Side armor, which adds about ten pounds to the 16 pound weight of the Interceptor Protective Vest.

http://www.strategypage.com/htmw/htinf/articles/20060328.aspx

The Marine Corps has said a total of 28,000 sets of the plates, officially called small-arms protective inserts, or side SAPIs, will be in combat zones by April. The Army is hoping to have 230,000 sets of plates in the field this year.

Last year, a study by the Armed Forces Medical Examiner said dozens of Marines killed by wounds to the torso might have survived with the larger plates.

"I'm sure people who ... lost kidneys would have loved to have had them on," said 2nd Lt. William Oren, a native of Southlake, Texas, who wears the plates. "More armor isn't the answer to all our problems. But I'll recommend them because it's more protection."

Some Marines have chosen to wear the plates, particularly those in more vulnerable jobs such as Humvees turret gunners or those who frequently travel on roads plagued by roadside bombs.

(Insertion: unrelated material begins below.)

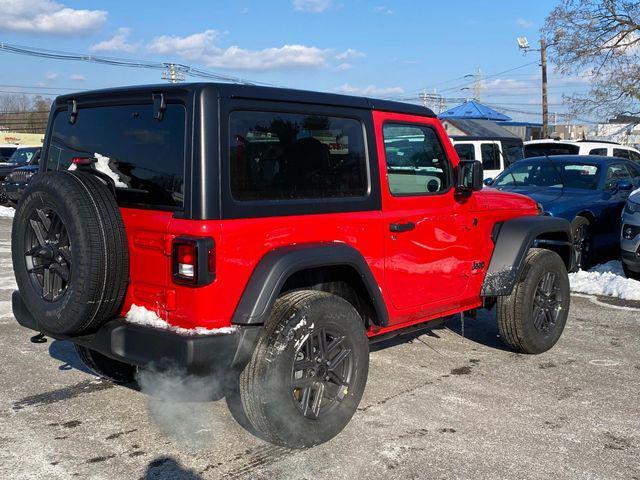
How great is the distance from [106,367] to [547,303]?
11.5ft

"The reason they issued (the plates), I think, is to make people back home feel better," said Lance Cpl. Philip Tootle of Reidsville, Ga. "I'm not wishing they wouldn't have issued them. I'm just wishing that they wouldn't make them mandatory."

http://www.insidebayarea.com/argus/news/ci_3643391
 
phrodeau said:
Remember the dire need for body armor, and all of the various collections made to provide armor for the boys in harm's way on our behalf?

All that money and effort was pissed away today.

Not to discredit your sources, Phrodeau, but could you please link? I haven't heard anything about this from the people who count.